Haiti versetzt Italien bei der WM 1974 einen gehörigen Schrecken

Kurzüberblick
Bei der Fußball-Weltmeisterschaft 1974 in Deutschland sorgte der Außenseiter Haiti für eine große Überraschung, als er den zweifachen Weltmeister Italien in der Vorrunde an den Rand einer Niederlage brachte.
Die Fußball-Weltmeisterschaft 1974 in Westdeutschland war geprägt von Überraschungen und historischen Momenten. Einer der denkwürdigsten war der Auftritt des haitianischen Teams, das bei seinem ersten WM-Auftritt den zweifachen Weltmeister Italien in der Vorrunde in Atem hielt. Das Spiel, das am 15. Juni 1974 im Münchner Olympiastadion stattfand, endete zwar 3:1 für Italien, doch Haiti hatte sich mit einer mutigen und disziplinierten Leistung den Respekt der Fußballwelt verdient.
Ein historischer Moment für Haiti
Haiti, das sich als erster karibischer Staat seit Kuba 1938 für eine WM qualifiziert hatte, ging als krasser Außenseiter in das Turnier. Das Team, das von Trainer Antoine Tassy betreut wurde, bestand größtenteils aus Spielern, die in der heimischen Liga aktiv waren, ergänzt durch einige im Ausland spielende Profis. Die Mannschaft hatte sich in der Qualifikation gegen starke Gegner wie Mexiko und Trinidad und Tobago durchgesetzt und war voller Selbstvertrauen nach Deutschland gereist.
Das Spiel gegen Italien begann für Haiti wie ein Märchen. Bereits in der 46. Minute, kurz nach der Halbzeitpause, erzielte Emmanuel Sanon das erste Tor des Turniers und brachte Haiti mit 1:0 in Führung.
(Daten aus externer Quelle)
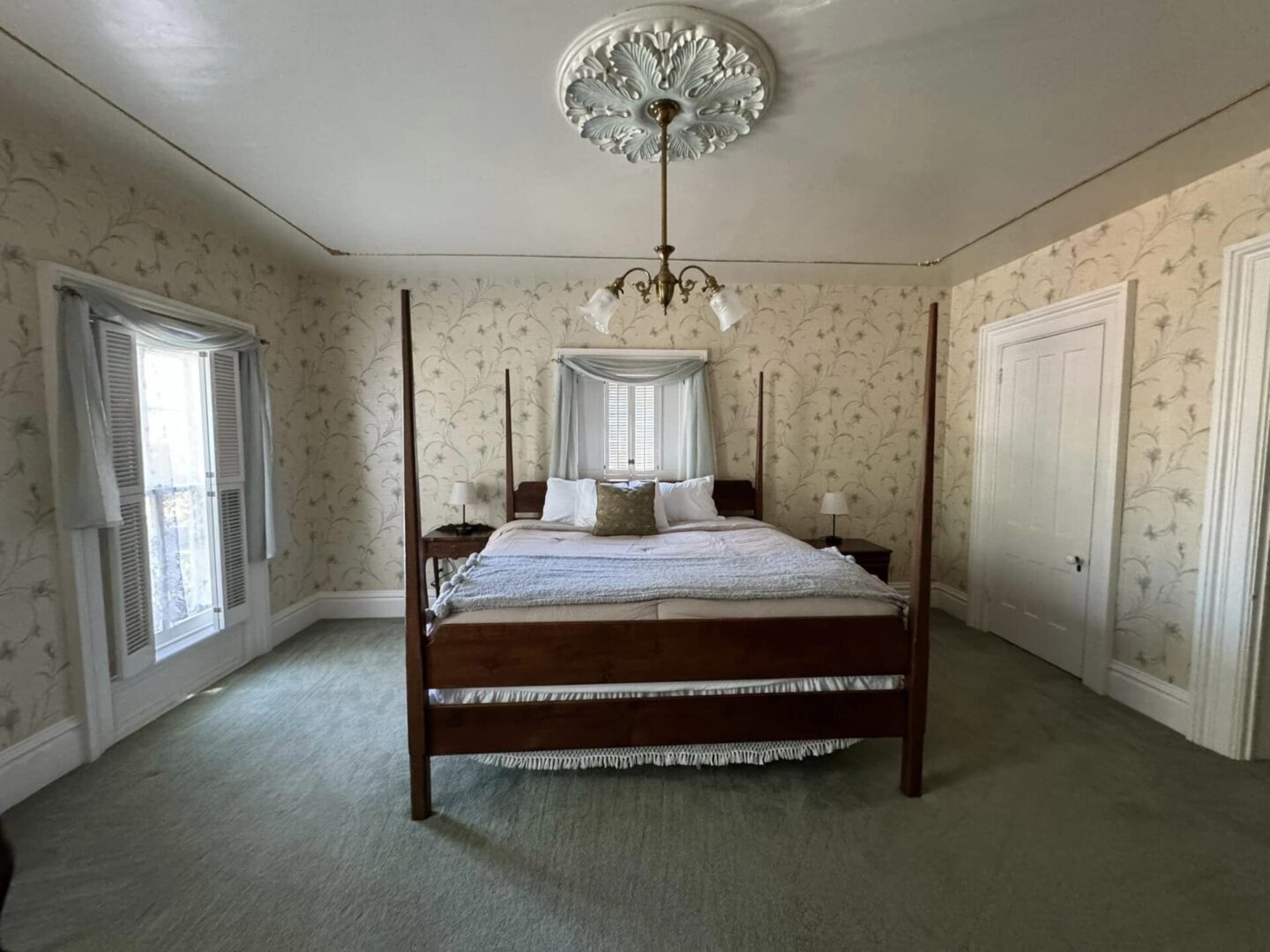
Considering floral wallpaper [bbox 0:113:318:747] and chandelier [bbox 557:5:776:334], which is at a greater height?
chandelier [bbox 557:5:776:334]

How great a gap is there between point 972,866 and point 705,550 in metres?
1.49

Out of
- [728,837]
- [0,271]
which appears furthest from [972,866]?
[0,271]

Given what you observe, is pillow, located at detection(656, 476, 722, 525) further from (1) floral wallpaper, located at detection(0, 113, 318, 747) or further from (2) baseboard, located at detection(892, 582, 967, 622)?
(1) floral wallpaper, located at detection(0, 113, 318, 747)

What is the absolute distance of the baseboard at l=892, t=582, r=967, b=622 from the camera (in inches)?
149

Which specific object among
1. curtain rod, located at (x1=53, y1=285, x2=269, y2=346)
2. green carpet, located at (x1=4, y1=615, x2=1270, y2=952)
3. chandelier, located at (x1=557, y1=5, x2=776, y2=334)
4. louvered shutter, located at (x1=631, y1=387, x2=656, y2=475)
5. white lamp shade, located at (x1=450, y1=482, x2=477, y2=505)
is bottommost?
green carpet, located at (x1=4, y1=615, x2=1270, y2=952)

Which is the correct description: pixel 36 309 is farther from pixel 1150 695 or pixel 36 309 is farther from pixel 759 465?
pixel 1150 695

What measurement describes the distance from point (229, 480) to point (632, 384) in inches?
101

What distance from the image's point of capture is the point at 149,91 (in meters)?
1.75

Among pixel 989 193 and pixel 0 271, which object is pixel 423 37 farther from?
pixel 989 193

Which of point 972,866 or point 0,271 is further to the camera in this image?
point 0,271

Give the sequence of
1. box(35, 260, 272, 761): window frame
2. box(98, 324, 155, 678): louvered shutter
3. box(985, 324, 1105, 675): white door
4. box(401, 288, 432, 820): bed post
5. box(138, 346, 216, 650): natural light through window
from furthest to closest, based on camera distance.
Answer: box(985, 324, 1105, 675): white door < box(138, 346, 216, 650): natural light through window < box(98, 324, 155, 678): louvered shutter < box(35, 260, 272, 761): window frame < box(401, 288, 432, 820): bed post

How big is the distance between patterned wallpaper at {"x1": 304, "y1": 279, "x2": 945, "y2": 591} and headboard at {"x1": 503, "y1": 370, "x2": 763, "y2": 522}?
0.32 ft

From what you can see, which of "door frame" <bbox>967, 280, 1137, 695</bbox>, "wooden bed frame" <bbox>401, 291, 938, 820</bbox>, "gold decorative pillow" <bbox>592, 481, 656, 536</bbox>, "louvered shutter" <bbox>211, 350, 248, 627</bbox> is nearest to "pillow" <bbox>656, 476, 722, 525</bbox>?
"gold decorative pillow" <bbox>592, 481, 656, 536</bbox>

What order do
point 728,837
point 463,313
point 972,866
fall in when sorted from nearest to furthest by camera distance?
point 972,866 < point 728,837 < point 463,313
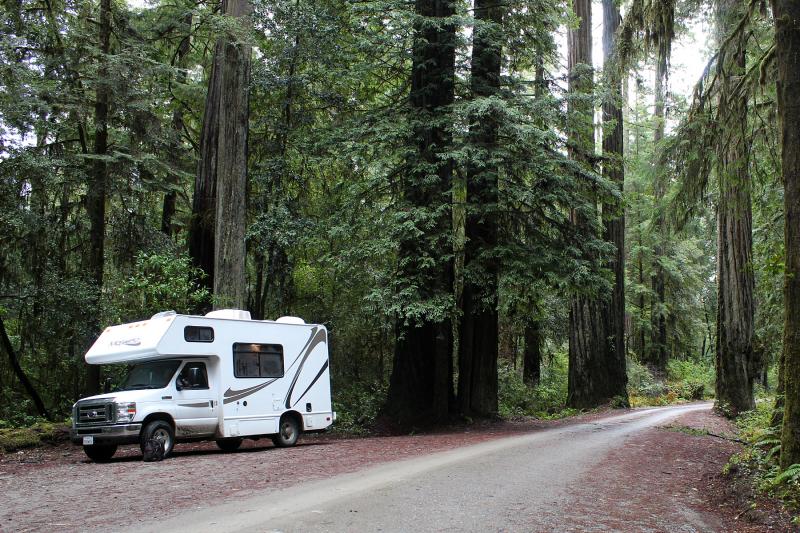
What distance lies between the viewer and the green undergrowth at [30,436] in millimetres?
13715

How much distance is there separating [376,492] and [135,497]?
9.51ft

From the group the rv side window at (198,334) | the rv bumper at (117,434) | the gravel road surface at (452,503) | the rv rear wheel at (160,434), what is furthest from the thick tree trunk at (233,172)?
the gravel road surface at (452,503)

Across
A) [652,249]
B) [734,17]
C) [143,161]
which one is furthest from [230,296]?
[652,249]

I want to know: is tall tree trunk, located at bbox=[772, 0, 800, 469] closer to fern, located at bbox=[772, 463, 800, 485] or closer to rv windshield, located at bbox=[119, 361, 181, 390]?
fern, located at bbox=[772, 463, 800, 485]

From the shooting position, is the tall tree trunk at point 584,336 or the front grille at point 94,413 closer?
the front grille at point 94,413

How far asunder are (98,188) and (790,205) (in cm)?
1552

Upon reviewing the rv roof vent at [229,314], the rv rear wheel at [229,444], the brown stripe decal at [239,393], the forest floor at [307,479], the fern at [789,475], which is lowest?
the rv rear wheel at [229,444]

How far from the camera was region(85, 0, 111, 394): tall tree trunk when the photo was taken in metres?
16.9

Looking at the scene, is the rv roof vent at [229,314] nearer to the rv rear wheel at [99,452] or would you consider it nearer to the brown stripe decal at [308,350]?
the brown stripe decal at [308,350]

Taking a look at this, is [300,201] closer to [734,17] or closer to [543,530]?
[734,17]

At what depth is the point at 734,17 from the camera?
15.0 meters

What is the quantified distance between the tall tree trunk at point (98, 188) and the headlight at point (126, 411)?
17.7ft

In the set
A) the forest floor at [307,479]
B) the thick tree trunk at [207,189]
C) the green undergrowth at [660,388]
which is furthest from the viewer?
the green undergrowth at [660,388]

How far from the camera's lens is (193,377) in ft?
43.1
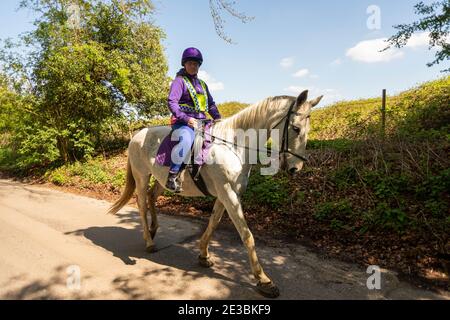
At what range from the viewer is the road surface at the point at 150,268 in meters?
3.65

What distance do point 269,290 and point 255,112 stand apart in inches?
86.2

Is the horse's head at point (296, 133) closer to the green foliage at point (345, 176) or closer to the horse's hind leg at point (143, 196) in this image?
the horse's hind leg at point (143, 196)

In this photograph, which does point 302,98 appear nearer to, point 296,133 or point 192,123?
point 296,133

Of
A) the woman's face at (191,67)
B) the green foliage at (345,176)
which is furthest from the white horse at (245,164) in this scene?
the green foliage at (345,176)

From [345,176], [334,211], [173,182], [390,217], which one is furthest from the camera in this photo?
[345,176]

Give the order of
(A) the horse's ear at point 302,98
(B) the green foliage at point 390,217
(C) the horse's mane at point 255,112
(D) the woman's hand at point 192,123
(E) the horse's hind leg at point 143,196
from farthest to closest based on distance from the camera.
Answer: (E) the horse's hind leg at point 143,196 < (B) the green foliage at point 390,217 < (D) the woman's hand at point 192,123 < (C) the horse's mane at point 255,112 < (A) the horse's ear at point 302,98

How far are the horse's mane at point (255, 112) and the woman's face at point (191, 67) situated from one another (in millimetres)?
898

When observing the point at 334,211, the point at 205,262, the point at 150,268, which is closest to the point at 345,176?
the point at 334,211

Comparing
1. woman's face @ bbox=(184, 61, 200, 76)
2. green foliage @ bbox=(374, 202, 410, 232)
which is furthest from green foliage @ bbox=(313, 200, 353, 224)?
woman's face @ bbox=(184, 61, 200, 76)

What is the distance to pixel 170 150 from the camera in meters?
4.34

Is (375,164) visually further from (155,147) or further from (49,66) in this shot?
(49,66)

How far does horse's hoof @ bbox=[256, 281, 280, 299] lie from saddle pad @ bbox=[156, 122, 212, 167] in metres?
1.72

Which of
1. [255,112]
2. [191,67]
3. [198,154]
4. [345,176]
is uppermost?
[191,67]

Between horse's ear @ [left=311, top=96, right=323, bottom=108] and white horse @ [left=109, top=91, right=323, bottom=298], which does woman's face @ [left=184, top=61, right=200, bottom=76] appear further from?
horse's ear @ [left=311, top=96, right=323, bottom=108]
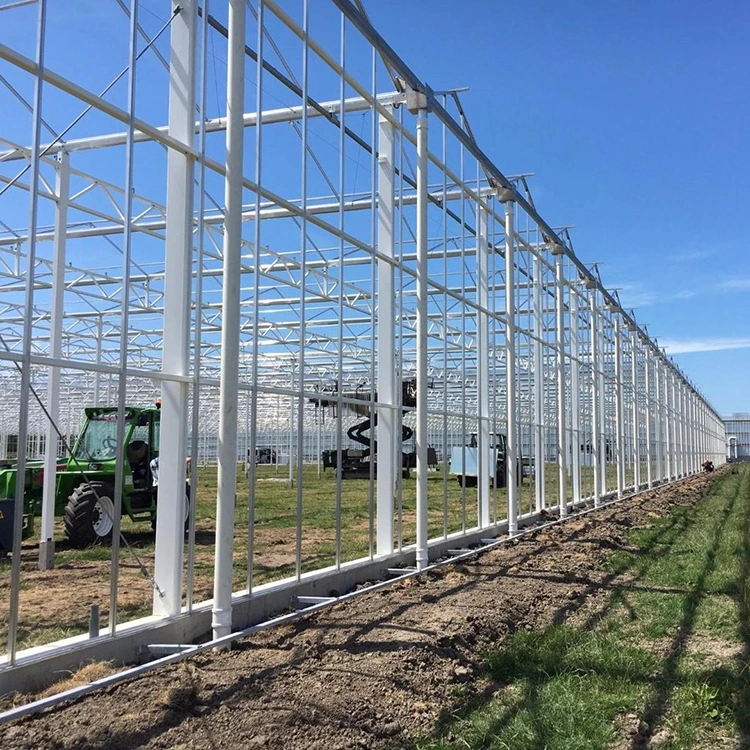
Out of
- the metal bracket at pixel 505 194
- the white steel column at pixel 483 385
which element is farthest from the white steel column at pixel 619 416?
the metal bracket at pixel 505 194

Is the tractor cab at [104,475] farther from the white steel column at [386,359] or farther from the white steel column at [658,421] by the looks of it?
the white steel column at [658,421]

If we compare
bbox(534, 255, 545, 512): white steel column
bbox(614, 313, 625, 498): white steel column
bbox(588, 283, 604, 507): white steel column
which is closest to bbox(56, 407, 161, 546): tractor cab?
bbox(534, 255, 545, 512): white steel column

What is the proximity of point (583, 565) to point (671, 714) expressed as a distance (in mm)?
5841

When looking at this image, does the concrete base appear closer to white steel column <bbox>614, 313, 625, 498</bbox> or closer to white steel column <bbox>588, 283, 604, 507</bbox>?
white steel column <bbox>588, 283, 604, 507</bbox>

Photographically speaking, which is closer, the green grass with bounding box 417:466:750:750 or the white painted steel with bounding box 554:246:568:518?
the green grass with bounding box 417:466:750:750

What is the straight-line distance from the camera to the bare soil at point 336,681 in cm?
461

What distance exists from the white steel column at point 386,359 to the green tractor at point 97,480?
4373 millimetres

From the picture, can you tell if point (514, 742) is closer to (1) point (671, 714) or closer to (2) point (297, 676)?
(1) point (671, 714)

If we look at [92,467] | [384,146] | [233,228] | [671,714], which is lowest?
[671,714]

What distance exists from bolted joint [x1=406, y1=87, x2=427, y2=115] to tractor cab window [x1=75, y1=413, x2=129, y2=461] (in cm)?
746

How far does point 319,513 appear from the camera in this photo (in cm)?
1873

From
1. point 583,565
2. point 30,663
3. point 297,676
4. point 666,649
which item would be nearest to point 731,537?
point 583,565

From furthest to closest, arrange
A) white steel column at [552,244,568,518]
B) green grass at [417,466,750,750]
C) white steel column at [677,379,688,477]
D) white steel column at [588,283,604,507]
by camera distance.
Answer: white steel column at [677,379,688,477]
white steel column at [588,283,604,507]
white steel column at [552,244,568,518]
green grass at [417,466,750,750]

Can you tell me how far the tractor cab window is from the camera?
1412 centimetres
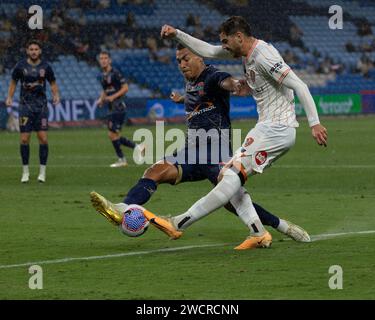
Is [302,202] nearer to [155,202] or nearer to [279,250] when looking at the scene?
[155,202]

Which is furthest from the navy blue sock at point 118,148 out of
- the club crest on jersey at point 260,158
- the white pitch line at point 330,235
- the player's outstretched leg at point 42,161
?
the club crest on jersey at point 260,158

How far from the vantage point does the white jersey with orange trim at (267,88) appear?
9258mm

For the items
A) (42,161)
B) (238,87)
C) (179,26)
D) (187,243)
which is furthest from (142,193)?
(179,26)

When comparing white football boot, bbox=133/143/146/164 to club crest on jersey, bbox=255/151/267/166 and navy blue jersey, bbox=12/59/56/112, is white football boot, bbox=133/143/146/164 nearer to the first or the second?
navy blue jersey, bbox=12/59/56/112

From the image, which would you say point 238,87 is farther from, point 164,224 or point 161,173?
point 164,224

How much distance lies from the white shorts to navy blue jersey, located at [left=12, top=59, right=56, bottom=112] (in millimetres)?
8766

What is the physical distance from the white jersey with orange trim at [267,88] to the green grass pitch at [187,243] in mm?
1255

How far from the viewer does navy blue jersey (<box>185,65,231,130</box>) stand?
33.0 feet

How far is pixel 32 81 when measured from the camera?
692 inches

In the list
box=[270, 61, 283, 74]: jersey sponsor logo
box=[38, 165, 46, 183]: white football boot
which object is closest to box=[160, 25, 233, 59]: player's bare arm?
box=[270, 61, 283, 74]: jersey sponsor logo

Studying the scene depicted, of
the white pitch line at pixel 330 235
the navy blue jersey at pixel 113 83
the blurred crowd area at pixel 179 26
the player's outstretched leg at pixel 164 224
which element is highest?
the blurred crowd area at pixel 179 26

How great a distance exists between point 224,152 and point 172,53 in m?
32.3

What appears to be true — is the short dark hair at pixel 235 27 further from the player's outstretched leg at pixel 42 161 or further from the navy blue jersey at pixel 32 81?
the navy blue jersey at pixel 32 81
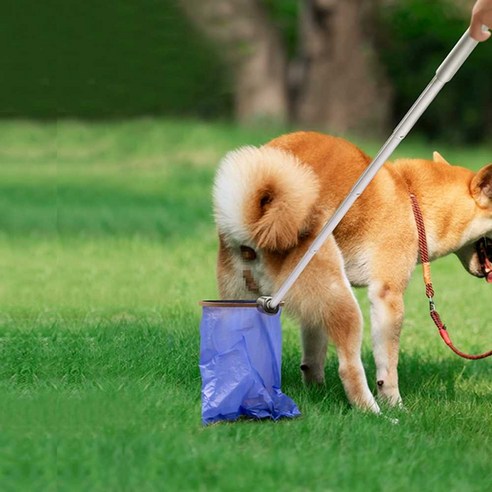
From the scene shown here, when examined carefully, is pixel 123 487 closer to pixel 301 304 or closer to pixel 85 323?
pixel 301 304

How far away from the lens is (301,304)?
5.06m

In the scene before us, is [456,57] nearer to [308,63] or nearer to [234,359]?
[234,359]

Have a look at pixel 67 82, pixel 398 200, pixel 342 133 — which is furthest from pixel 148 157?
pixel 398 200

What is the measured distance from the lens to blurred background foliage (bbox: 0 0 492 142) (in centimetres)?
910

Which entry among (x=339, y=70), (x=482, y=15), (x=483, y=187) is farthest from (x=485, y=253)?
(x=339, y=70)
Der Treffer, ein platzierten Schuss aus 20 Metern, ließ die italienische Abwehr, die als eine der besten der Welt galt, alt aussehen. Die haitianischen Spieler und die mitgereisten Fans jubelten ausgelassen, während die Italiener fassungslos waren.
Italiens Aufholjagd
Italien, das 1970 noch im Finale gestanden hatte, fand nur schwer ins Spiel. Erst in der 52. Minute gelang Gianni Rivera der Ausgleich. Der Mittelfeldspieler, einer der Stars der Mannschaft, traf nach einer Ecke per Kopf. Haiti ließ sich jedoch nicht entmutigen und wehrte sich tapfer. In der 64. Minute brachte Romeo Benetti Italien mit 2:1 in Führung, und Pietro Anastasi sorgte in der 78. Minute für den Endstand von 3:1. Trotz der Niederlage hatte Haiti gezeigt, dass es auf diesem Niveau mithalten konnte.
Hintergrund und Bedeutung
Die WM 1974 war für Haiti ein Höhepunkt der Fußballgeschichte des Landes. Das Team hatte sich in einer schwierigen Qualifikation durchgesetzt, die von politischen Unruhen und logistischen Problemen überschattet war. Haiti war damals von der Diktatur der Duvalier-Familie geprägt, und der Fußball diente vielen als Ventil. Die Teilnahme an der WM war ein Symbol der Hoffnung und des nationalen Stolzes.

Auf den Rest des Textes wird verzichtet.